Ireland, revisited: A golfer’s travels and travails, and lifetime memories …

By Ron Bellamy | Golf, Ireland |

Even for a 19-handicapper ….

KILLARNEY, Ireland — Wedged in a middle seat as our night flight from Philadelphia finally cleared the Atlantic Ocean and began descending over Ireland toward Shannon Airport in the early morning, I began a conversation with the guy by the window.

Like me, he was going to Ireland on a golfing trip, to play such famous links courses as Ballybunion, Lahinch and Waterville. He was wearing a sweater from Spyglass in California, and our conversation established that he was a scratch golfer who had played in USGA Mid-Amateur championships.

“What’s your number?” he asked, inquiring about my handicap.

“Nineteen,” I answered, meaning that on a good day I might creep into the high 80s, and typically I’m somewhere in the 90s, if things don’t get worse, and they can.

He didn’t respond, just gave a look that said “OK. Well, now. Good luck with that.”

A few hours later, on the third hole at Lahinch Golf Links, a course in southwest Ireland on the shore of Liscannor Bay of the Atlantic Ocean that traces its original design to Old Tom Morris in 1894 and that was updated by Alister MacKenzie in the 1920s and again by Martin Hawtree in this century, I saw what he meant.

:::

**TASK STATEMENT**
Continue the essay about a golf trip to Ireland, picking up after its final sentence. The entries that follow come from a separate source and have no connection to the golf travel piece.

**DATASET ENTRIES**

:::

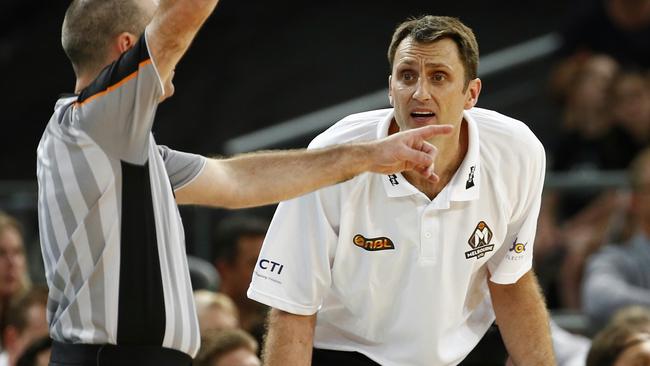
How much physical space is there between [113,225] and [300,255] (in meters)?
1.05

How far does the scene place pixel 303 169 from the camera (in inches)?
174

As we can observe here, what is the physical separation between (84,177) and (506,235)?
5.95 ft

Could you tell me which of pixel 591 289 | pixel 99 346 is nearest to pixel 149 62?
pixel 99 346

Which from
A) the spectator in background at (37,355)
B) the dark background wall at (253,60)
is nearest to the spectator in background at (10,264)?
the spectator in background at (37,355)

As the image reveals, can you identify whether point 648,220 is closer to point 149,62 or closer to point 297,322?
point 297,322

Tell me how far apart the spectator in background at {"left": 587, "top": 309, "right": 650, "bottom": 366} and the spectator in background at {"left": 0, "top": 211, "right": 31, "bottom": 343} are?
138 inches

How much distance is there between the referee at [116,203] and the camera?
3896mm

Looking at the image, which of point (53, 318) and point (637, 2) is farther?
point (637, 2)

:::

**TASK OUTPUT**
I’d hit my drive into deep rough on the side of a steep dune. You know that golf shot where you have to hit a ball that’s chest-high as you stand below it in shin-high dune grass?

I don’t have that shot.

And so it went in the early rounds in Ireland. On the second day, on the par-5 fourth hole at Ballybunion Golf Links, I met a longtime club member, the distinguished Mr. Brendan O’Neill. This was because my drive had faded high and right in a steady wind, the ball flying out of bounds, over the narrow roadway — in Ireland, most every roadway is narrow — and landing on the roof of Mr. O’Neill’s car.

While it was parked in his driveway. While he was standing beside it.

We had a very cordial conversation, which consisted of me apologizing and Mr. O’Neill urging me to not let it ruin my round. We parted company, and I was about to play another shot when he called me back.

 And returned my golf ball.

Which was a good thing, because the next day, at Tralee Golf Links, a course designed by Arnold Palmer, bordering the ocean, with spectacular views and deep rough, I lost eight golf balls, five on the front nine. Well, two weren’t exactly lost, in that I knew where they were, and that was out in the water. Fortunately between the ninth and 10th holes we passed the parking lot, where I made a quick stop at our van to get two more sleeves of golf balls.

(I’d packed many golf balls; one member of our group bought a sleeve of three Titleists in Ireland that, translating Euros to dollars, amounted to $6 per ball.)

So what did I think about my golf adventure in Ireland?

I’m a golfer, however lousy. I loved it.

Bucket-list courses

At the invitation of Tourism Ireland, nation’s marketing wing, I played six courses in southwest Ireland last month with three other members of the Pacific Northwest golf media.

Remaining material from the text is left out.